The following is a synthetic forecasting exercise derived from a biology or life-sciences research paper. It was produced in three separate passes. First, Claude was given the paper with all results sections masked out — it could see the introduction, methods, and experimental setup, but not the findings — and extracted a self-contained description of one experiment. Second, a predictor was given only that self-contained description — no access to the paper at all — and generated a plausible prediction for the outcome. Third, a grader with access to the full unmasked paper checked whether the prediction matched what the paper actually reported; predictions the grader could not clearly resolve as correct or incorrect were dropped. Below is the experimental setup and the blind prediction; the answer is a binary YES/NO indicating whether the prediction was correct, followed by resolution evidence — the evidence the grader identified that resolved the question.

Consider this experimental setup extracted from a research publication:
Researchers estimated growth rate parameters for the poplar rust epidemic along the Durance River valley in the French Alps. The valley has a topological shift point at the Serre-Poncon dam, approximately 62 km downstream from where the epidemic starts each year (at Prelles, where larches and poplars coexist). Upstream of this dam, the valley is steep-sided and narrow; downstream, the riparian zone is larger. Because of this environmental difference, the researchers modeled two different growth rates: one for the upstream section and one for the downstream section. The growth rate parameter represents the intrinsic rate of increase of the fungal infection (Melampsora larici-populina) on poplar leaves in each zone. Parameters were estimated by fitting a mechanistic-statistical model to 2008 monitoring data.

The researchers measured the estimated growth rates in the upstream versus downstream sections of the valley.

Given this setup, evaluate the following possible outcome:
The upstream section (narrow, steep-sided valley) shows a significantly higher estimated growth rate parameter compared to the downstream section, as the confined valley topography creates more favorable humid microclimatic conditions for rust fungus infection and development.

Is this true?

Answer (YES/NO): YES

• WHAT YOU HAVE TO DO
Repeat the records above in full, character for character.

• COMPLETED EXERCISE
The following is a synthetic forecasting exercise derived from a biology or life-sciences research paper. It was produced in three separate passes. First, Claude was given the paper with all results sections masked out — it could see the introduction, methods, and experimental setup, but not the findings — and extracted a self-contained description of one experiment. Second, a predictor was given only that self-contained description — no access to the paper at all — and generated a plausible prediction for the outcome. Third, a grader with access to the full unmasked paper checked whether the prediction matched what the paper actually reported; predictions the grader could not clearly resolve as correct or incorrect were dropped. Below is the experimental setup and the blind prediction; the answer is a binary YES/NO indicating whether the prediction was correct, followed by resolution evidence — the evidence the grader identified that resolved the question.

Consider this experimental setup extracted from a research publication:
Researchers estimated growth rate parameters for the poplar rust epidemic along the Durance River valley in the French Alps. The valley has a topological shift point at the Serre-Poncon dam, approximately 62 km downstream from where the epidemic starts each year (at Prelles, where larches and poplars coexist). Upstream of this dam, the valley is steep-sided and narrow; downstream, the riparian zone is larger. Because of this environmental difference, the researchers modeled two different growth rates: one for the upstream section and one for the downstream section. The growth rate parameter represents the intrinsic rate of increase of the fungal infection (Melampsora larici-populina) on poplar leaves in each zone. Parameters were estimated by fitting a mechanistic-statistical model to 2008 monitoring data.

The researchers measured the estimated growth rates in the upstream versus downstream sections of the valley.

Given this setup, evaluate the following possible outcome:
The upstream section (narrow, steep-sided valley) shows a significantly higher estimated growth rate parameter compared to the downstream section, as the confined valley topography creates more favorable humid microclimatic conditions for rust fungus infection and development.

Is this true?

Answer (YES/NO): YES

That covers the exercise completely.